To Leslie トゥ・レスリーのN70のネタバレレビュー・内容・結末

To Leslie トゥ・レスリー(2022年製作の映画)
3.2

このレビューはネタバレを含みます

 レスリーの怠惰さ、醜さを体現する、アンドレア・ライズボローの凄さ。
特に前半はしんどく、自分は何者にでもなれると夢描いたであろうレスリーが、愛する息子と離れるまでに絶望的な状況となり、息子たちのもとに行っても、また周りの人たちを傷つけて、失望させる。
暴言を吐く彼女に、痛々しさを感じた。

自分のダメさは分かり、後悔はしていても、どうすればいいのか分からず、何を間違えたのか内省できなくて、ただ自暴自棄になり、周囲の環境を憎みつづける。
過ちをしたレスリーを、周囲も受け入れることができず、どんどん孤立していく。
依存症の人が、1人の力で更生していくことの難しさ。レスリーが目覚めたように戦い、辛さに耐える姿は、厳しい現実を突きつける。

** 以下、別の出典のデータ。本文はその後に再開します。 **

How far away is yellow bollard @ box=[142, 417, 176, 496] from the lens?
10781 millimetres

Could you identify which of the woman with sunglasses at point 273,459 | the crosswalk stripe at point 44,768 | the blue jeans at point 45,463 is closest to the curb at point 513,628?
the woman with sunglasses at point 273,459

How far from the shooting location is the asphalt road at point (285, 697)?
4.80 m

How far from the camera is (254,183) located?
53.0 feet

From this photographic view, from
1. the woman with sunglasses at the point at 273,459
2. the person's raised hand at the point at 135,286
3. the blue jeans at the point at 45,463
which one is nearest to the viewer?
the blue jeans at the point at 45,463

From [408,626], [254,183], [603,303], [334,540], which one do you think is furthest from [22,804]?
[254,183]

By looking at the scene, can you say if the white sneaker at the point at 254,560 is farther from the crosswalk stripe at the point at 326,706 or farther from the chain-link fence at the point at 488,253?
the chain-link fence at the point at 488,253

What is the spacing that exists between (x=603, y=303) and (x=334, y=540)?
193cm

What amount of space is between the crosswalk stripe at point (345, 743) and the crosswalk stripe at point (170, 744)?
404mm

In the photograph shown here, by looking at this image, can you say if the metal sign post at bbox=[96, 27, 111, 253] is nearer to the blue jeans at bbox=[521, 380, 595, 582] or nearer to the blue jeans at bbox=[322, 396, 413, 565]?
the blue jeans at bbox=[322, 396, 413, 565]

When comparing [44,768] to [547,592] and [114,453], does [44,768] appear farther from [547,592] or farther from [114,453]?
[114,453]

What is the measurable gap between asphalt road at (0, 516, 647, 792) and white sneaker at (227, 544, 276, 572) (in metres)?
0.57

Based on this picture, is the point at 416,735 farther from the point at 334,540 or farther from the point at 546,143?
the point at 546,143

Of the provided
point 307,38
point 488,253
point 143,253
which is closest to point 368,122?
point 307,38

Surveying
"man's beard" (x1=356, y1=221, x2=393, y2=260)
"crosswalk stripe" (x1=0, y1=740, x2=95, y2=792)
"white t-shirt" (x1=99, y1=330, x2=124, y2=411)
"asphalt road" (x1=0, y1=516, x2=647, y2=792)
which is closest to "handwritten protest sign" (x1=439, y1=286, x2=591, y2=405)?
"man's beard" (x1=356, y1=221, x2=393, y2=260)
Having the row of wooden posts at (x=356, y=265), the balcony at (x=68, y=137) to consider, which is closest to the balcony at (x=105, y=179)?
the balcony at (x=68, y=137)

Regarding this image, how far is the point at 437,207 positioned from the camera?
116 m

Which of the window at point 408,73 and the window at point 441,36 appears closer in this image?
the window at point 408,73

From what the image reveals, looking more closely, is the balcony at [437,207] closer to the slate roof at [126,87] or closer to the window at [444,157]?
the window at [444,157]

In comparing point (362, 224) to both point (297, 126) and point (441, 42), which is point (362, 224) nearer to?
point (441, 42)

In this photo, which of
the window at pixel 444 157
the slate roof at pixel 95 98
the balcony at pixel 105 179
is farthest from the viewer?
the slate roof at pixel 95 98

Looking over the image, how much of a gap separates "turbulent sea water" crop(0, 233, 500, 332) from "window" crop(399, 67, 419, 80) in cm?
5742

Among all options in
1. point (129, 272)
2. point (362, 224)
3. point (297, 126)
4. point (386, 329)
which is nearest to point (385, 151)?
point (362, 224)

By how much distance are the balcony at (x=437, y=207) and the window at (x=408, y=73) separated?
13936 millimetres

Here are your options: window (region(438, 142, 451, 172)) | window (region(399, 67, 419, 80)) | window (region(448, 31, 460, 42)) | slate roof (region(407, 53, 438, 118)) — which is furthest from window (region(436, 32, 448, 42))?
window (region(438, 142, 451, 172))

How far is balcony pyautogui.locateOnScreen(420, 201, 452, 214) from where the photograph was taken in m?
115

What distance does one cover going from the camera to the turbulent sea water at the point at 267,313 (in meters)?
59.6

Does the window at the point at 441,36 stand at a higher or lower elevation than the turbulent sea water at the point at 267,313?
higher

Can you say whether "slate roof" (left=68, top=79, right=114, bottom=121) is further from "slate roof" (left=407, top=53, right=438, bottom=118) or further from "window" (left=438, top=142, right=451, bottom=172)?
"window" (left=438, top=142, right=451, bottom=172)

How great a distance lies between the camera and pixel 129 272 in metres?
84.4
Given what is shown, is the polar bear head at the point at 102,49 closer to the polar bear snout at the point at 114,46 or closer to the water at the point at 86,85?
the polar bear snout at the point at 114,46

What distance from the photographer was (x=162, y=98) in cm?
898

そして、モーテル従業員のスウィーニーたちは、レスリーを自分たちが見放したら、この人は生きていけないと思ったのだろうか、ひたすら支えて、彼女の救いになったと思う。

最後のナンシーの変化には戸惑いもあるけれど、レスリーに裏切られたことは許せなかったのだろうし、もう相手にしたくないと見限っていたのだろうけれど、レスリーが努力したことは認めたのかな。と感じた。

過ちに対して人間がどう向き合うのか、少なくともこの作品では希望があることは描かれていて。
アルコール依存症の人にとって、アルコール商品はあちらこちらにあり、誘惑がすぐ近くにあることの辛さを感じた。